Commentary

Caries detection is an important subject to study: many papers have reported the large variations between observers for detecting lesions. Part of this variability is due to the use of low diagnostic accuracy tests (visual inspection, sharp explorers and radiographs) and part due to a poor understanding of the caries process together with interpretation of detectable changes. The authors of this paper have concentrated on developing and testing a method for improving the interpretation of radiolucencies as an indirect method for detecting caries. This article offers the opportunity to comment on a programme of evidence-based teaching of radiographic diagnosis and to comment on an evidence-based evaluation of that programme.

The CAL programme

The CAL programme had two sections: calibration and validation (and a section: evaluation for evaluating the programme in this experiment). The two sections of the programme itself offer the student, teacher-independent, ways of improving their diagnosis against a published gold standard. In the case of the validation section there is a histological gold standard diagnosis in which the user is shown the surface condition and a histological section of the surface, which has just been viewed on the radiograph.

The experimental design of the programme evaluation

The CAL programme was evaluated in a randomised control trial design. The authors used evaluation radiographs with a histological gold standard from a previous independent publication. The data was collected by computer during the study and the gold standard applied independently of the authors. Data analysis included checking for selection bias and analysing data using the S-ROC summary technique.

Part of the trade-off in designing a CAL is deciding how realistic to make the diagnostic process versus exposing the students to sufficient disease examples to decrease the training time. The authors elected to use in section calibration radiographs of 118 surfaces of which 18 surfaces had dentine caries (prevalence 15%), in section validation they used radiographs of 105 surfaces of which 45 surfaces had dentine caries (prevalence 43%) and in the evaluation section radiographs of 56 surfaces of which 23 had dentine caries (prevalence 41%). Such high disease prevalence might be found in some low socio-economic groups but would not be representative of middle-class regular dental attendees. The impact of disease prevalence on the predictive value of positive test findings (an interproximal lucency) can be seen from the fact that a test with both a sensitivity and specificity of 80% in a population with a disease prevalence of 15% would have a positive predictive value of only 41%. This suggests the teaching experience would not be representative for the prevalence found in a true general practice population. However in order to reproduce this experience in this CAL programme user time would have been unacceptably long.

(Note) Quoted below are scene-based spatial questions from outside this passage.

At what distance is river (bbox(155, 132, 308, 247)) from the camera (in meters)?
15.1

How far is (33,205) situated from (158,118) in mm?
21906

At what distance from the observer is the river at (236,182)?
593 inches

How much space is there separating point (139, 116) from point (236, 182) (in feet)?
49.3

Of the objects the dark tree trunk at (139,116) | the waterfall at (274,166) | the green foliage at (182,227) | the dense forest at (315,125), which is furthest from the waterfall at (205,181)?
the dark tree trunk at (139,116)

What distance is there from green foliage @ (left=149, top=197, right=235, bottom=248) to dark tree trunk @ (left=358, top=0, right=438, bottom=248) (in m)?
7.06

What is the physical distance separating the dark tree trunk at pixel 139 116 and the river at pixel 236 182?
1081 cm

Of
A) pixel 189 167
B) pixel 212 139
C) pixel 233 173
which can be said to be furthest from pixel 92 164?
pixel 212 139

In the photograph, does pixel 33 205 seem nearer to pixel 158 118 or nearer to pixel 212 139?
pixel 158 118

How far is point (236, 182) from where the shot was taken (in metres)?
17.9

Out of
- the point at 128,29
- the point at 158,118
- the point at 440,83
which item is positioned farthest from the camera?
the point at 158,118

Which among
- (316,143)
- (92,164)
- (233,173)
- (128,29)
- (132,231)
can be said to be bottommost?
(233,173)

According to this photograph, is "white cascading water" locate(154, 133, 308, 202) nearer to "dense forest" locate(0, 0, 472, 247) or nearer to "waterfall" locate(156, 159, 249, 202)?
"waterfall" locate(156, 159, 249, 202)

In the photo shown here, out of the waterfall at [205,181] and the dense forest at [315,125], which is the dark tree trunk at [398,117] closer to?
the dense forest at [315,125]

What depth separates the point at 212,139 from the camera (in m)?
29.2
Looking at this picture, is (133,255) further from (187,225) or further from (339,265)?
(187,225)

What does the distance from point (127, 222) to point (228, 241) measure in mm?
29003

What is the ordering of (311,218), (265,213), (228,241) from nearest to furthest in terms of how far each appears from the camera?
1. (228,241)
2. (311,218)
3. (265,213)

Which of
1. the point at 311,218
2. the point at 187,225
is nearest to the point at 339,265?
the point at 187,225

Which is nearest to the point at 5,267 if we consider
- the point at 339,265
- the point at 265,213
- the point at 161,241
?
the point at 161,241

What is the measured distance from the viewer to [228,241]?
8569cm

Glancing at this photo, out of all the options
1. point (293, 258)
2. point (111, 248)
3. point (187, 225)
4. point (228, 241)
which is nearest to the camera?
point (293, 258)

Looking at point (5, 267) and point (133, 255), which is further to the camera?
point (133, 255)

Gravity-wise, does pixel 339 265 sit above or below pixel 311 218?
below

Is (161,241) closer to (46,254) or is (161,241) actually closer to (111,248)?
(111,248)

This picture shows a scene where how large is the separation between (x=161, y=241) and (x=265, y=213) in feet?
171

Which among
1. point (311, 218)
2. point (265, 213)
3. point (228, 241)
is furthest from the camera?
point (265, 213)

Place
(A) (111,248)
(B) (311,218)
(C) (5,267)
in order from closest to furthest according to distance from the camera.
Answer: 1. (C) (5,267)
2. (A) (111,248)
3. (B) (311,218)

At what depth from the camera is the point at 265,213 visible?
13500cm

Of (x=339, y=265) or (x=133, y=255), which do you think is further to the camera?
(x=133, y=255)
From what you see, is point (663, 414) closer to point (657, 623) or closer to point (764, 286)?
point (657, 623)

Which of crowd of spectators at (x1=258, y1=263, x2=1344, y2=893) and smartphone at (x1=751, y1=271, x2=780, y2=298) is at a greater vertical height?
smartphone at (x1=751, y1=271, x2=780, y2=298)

One of the problems of observer detection of caries is the false-positive interpretation of ‘burn-out’ and cement-enamel junction regions as caries. It did not appear from the paper that these misinterpretations of normal anatomy as false disease were explicitly addressed in the CAL method and it may improve the student's knowledge if examples were included in the programme. In addition, the larger issue of treatment outcomes related to this programme should be addressed. This CAL programme improved average sensitivity by 9% without an increase in false-positive interpretation. However if a CAL were to produce increased lesion detection, which results in premature unnecessary operative intervention, then such a programme would result in negative health outcomes in the form of inappropriate treatment. To prevent this it would be wise to ensure that caries detection CAL programmes are designed to incorporate treatment decision modules that take into account patient caries risk, lesion severity (depth), activity (change over time) and cavitation state, to ensure that lesion detection does not automatically result in operative care.

In summary, however, the authors are to be commended for developing a tool for improving diagnostic validity and for reducing caries detection variability.

Practice point

  • A CAL programme can help to improve diagnostic validity and reduce caries detection variability.